#### [WHAT THIS TASK INVOLVES]
Reproduce every line of the listing below verbatim, without altering any wording, numbers, or punctuation.

#### [SUPPLIED RECORDS]
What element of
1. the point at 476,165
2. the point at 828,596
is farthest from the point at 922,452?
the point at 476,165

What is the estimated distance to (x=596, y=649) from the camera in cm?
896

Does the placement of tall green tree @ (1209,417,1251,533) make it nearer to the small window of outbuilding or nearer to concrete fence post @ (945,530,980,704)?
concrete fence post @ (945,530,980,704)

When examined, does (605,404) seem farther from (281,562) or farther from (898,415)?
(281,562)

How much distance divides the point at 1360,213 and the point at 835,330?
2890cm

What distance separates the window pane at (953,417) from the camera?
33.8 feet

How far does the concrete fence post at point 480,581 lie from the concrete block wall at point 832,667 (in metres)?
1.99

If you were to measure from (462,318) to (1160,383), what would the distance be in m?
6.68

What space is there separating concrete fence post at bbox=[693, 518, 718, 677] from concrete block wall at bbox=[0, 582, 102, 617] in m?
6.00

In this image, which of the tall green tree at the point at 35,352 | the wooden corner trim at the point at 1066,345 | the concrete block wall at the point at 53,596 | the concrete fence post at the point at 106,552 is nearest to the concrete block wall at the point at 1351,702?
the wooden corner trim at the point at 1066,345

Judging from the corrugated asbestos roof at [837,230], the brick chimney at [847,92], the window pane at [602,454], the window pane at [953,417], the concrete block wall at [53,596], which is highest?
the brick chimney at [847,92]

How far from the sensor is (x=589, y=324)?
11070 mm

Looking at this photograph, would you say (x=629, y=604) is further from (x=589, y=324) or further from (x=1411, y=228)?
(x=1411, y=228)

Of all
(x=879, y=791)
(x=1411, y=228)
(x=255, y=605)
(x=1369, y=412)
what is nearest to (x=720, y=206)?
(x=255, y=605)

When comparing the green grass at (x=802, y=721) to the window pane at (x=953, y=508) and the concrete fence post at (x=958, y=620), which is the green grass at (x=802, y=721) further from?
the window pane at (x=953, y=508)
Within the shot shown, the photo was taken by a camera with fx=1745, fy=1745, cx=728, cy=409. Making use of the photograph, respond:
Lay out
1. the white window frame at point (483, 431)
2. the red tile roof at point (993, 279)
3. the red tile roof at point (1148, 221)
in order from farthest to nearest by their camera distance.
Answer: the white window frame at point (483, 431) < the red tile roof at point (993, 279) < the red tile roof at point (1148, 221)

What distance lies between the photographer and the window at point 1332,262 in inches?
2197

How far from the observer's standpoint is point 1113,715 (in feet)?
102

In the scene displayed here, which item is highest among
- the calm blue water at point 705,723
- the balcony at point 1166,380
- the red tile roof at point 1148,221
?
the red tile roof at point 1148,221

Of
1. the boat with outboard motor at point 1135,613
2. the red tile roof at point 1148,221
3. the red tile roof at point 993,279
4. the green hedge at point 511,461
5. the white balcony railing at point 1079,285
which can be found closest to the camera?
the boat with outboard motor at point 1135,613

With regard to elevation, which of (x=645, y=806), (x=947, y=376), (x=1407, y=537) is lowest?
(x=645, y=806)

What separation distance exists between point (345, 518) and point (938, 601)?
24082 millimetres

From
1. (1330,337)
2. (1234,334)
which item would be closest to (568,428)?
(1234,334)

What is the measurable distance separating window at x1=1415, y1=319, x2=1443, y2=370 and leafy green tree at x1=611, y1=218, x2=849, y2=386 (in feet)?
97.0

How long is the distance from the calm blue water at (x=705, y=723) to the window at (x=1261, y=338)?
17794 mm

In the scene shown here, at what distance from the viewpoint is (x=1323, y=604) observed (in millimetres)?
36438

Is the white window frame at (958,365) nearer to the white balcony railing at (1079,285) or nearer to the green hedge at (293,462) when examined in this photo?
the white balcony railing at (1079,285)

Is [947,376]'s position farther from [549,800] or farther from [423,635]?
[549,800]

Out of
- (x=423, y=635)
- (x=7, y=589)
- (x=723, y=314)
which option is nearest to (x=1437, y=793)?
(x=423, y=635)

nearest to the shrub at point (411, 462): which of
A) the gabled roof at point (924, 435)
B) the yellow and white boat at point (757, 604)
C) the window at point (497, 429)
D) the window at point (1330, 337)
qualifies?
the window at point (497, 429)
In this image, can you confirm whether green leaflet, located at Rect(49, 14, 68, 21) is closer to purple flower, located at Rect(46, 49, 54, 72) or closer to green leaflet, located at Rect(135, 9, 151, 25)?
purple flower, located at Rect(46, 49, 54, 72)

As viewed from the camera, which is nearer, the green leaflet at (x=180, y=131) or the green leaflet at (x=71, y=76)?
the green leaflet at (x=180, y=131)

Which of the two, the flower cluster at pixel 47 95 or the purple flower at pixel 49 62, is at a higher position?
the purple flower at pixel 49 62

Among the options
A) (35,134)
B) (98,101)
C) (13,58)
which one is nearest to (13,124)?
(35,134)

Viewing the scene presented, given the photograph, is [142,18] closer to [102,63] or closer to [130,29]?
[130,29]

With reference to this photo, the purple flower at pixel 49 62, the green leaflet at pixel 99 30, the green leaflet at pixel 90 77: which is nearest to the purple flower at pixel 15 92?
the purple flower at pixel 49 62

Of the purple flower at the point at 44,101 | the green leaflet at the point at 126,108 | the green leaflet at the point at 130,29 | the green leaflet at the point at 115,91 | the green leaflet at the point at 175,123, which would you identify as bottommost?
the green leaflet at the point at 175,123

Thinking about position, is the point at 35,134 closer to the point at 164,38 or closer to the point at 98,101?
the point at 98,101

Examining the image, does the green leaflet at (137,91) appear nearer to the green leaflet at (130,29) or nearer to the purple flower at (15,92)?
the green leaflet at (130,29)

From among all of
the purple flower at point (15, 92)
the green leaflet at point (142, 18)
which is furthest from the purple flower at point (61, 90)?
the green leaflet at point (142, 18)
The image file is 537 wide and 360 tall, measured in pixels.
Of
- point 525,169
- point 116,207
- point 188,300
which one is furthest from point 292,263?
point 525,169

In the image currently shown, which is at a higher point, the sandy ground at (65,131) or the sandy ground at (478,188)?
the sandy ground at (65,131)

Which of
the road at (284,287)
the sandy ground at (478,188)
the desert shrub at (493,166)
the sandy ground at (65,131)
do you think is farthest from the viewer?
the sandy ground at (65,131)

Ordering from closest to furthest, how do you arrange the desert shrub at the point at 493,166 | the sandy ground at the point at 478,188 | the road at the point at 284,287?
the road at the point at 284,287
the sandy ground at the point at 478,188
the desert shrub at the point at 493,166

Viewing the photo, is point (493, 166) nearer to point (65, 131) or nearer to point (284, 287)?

#### [OUTPUT FOR THIS TASK]
What element of
1. the point at 476,165
2. the point at 828,596
is farthest from the point at 922,452?
the point at 476,165

What is the estimated distance to (x=596, y=649) from the camera in cm?
896

Does the placement of tall green tree @ (1209,417,1251,533) make it nearer to the small window of outbuilding or nearer to concrete fence post @ (945,530,980,704)?
concrete fence post @ (945,530,980,704)

When examined, does (605,404) seem farther from (281,562) or farther from (898,415)?
(281,562)

How much distance divides the point at 1360,213 and the point at 835,330?
2890cm

What distance separates the window pane at (953,417) from the camera?
33.8 feet

How far does the concrete fence post at point 480,581 lie from the concrete block wall at point 832,667 (in metres)?
1.99

If you were to measure from (462,318) to (1160,383), what would the distance be in m?
6.68

What space is there separating concrete fence post at bbox=[693, 518, 718, 677] from concrete block wall at bbox=[0, 582, 102, 617] in m?
6.00

In this image, which of the tall green tree at the point at 35,352 | the wooden corner trim at the point at 1066,345 | the concrete block wall at the point at 53,596 | the concrete fence post at the point at 106,552 is nearest to the concrete block wall at the point at 1351,702?
the wooden corner trim at the point at 1066,345

Judging from the corrugated asbestos roof at [837,230], the brick chimney at [847,92], the window pane at [602,454], the window pane at [953,417], the concrete block wall at [53,596], which is highest?
the brick chimney at [847,92]

How far from the sensor is (x=589, y=324)?
11070 mm

Looking at this photograph, would you say (x=629, y=604) is further from (x=589, y=324) or further from (x=1411, y=228)?
(x=1411, y=228)

Of all
(x=879, y=791)
(x=1411, y=228)
(x=255, y=605)
(x=1369, y=412)
what is nearest to (x=720, y=206)?
(x=255, y=605)

When comparing the green grass at (x=802, y=721) to the window pane at (x=953, y=508) and the concrete fence post at (x=958, y=620), which is the green grass at (x=802, y=721) further from?
the window pane at (x=953, y=508)
Within the shot shown, the photo was taken by a camera with fx=1745, fy=1745, cx=728, cy=409. Making use of the photograph, respond:
Lay out
1. the white window frame at point (483, 431)
2. the red tile roof at point (993, 279)
3. the red tile roof at point (1148, 221)
in order from farthest to nearest by their camera distance.
Answer: the white window frame at point (483, 431) < the red tile roof at point (993, 279) < the red tile roof at point (1148, 221)

What distance lies between the photographer and the window at point 1332,262 in inches?
2197

How far from the observer's standpoint is point 1113,715 (in feet)?
102

In the scene displayed here, which item is highest among
- the calm blue water at point 705,723
- the balcony at point 1166,380
- the red tile roof at point 1148,221
?
the red tile roof at point 1148,221

Of
1. the boat with outboard motor at point 1135,613
2. the red tile roof at point 1148,221
3. the red tile roof at point 993,279
4. the green hedge at point 511,461
5. the white balcony railing at point 1079,285
which can be found closest to the camera?
the boat with outboard motor at point 1135,613

With regard to elevation, which of (x=645, y=806), (x=947, y=376), (x=1407, y=537) is lowest?
(x=645, y=806)

What separation distance exists between point (345, 518) and point (938, 601)?
24082 millimetres

From
1. (1330,337)
2. (1234,334)
which item would be closest to (568,428)?
(1234,334)

What is the measurable distance separating window at x1=1415, y1=319, x2=1443, y2=370 and leafy green tree at x1=611, y1=218, x2=849, y2=386 (in feet)?
97.0

How long is the distance from the calm blue water at (x=705, y=723) to the window at (x=1261, y=338)?
17794 mm

In the scene shown here, at what distance from the viewpoint is (x=1323, y=604) observed (in millimetres)?
36438

Is the white window frame at (958,365) nearer to the white balcony railing at (1079,285) or nearer to the green hedge at (293,462) when examined in this photo?
the white balcony railing at (1079,285)

Is [947,376]'s position farther from [549,800] or farther from [423,635]?
[549,800]

Out of
- (x=423, y=635)
- (x=7, y=589)
- (x=723, y=314)
which option is nearest to (x=1437, y=793)?
(x=423, y=635)

nearest to the shrub at point (411, 462): which of
A) the gabled roof at point (924, 435)
B) the yellow and white boat at point (757, 604)
C) the window at point (497, 429)
D) the window at point (1330, 337)
qualifies?
the window at point (497, 429)
In this image, can you confirm whether green leaflet, located at Rect(49, 14, 68, 21) is closer to purple flower, located at Rect(46, 49, 54, 72) or closer to green leaflet, located at Rect(135, 9, 151, 25)?
purple flower, located at Rect(46, 49, 54, 72)

As viewed from the camera, which is nearer, the green leaflet at (x=180, y=131) or the green leaflet at (x=71, y=76)?
the green leaflet at (x=180, y=131)

Which of the two, the flower cluster at pixel 47 95 or the purple flower at pixel 49 62, is at a higher position?
the purple flower at pixel 49 62

Among the options
A) (35,134)
B) (98,101)
C) (13,58)
which one is nearest to (13,124)?
(35,134)

Viewing the scene presented, given the photograph, is [142,18] closer to [102,63] or closer to [130,29]?
[130,29]

With reference to this photo, the purple flower at pixel 49 62, the green leaflet at pixel 99 30, the green leaflet at pixel 90 77: which is nearest to the purple flower at pixel 15 92?
the purple flower at pixel 49 62

Of the purple flower at the point at 44,101 | the green leaflet at the point at 126,108 | the green leaflet at the point at 130,29 | the green leaflet at the point at 115,91 | the green leaflet at the point at 175,123, which would you identify as bottommost?
the green leaflet at the point at 175,123

Thinking about position, is the point at 35,134 closer to the point at 164,38 or closer to the point at 98,101?
the point at 98,101

Examining the image, does the green leaflet at (137,91) appear nearer to the green leaflet at (130,29) or nearer to the purple flower at (15,92)?
the green leaflet at (130,29)

From among all of
the purple flower at point (15, 92)
the green leaflet at point (142, 18)
which is furthest from the purple flower at point (61, 90)?
the green leaflet at point (142, 18)
The image file is 537 wide and 360 tall, measured in pixels.
Of
- point 525,169
- point 116,207
- point 188,300
which one is furthest from point 292,263?
point 525,169

In the image currently shown, which is at a higher point, the sandy ground at (65,131) or the sandy ground at (478,188)?
the sandy ground at (65,131)

Which of
the road at (284,287)
the sandy ground at (478,188)
the desert shrub at (493,166)
the sandy ground at (65,131)
do you think is farthest from the viewer?
the sandy ground at (65,131)

Ordering from closest to furthest, how do you arrange the desert shrub at the point at 493,166 | the sandy ground at the point at 478,188 | the road at the point at 284,287?
the road at the point at 284,287
the sandy ground at the point at 478,188
the desert shrub at the point at 493,166

Viewing the photo, is point (493, 166) nearer to point (65, 131) or nearer to point (284, 287)?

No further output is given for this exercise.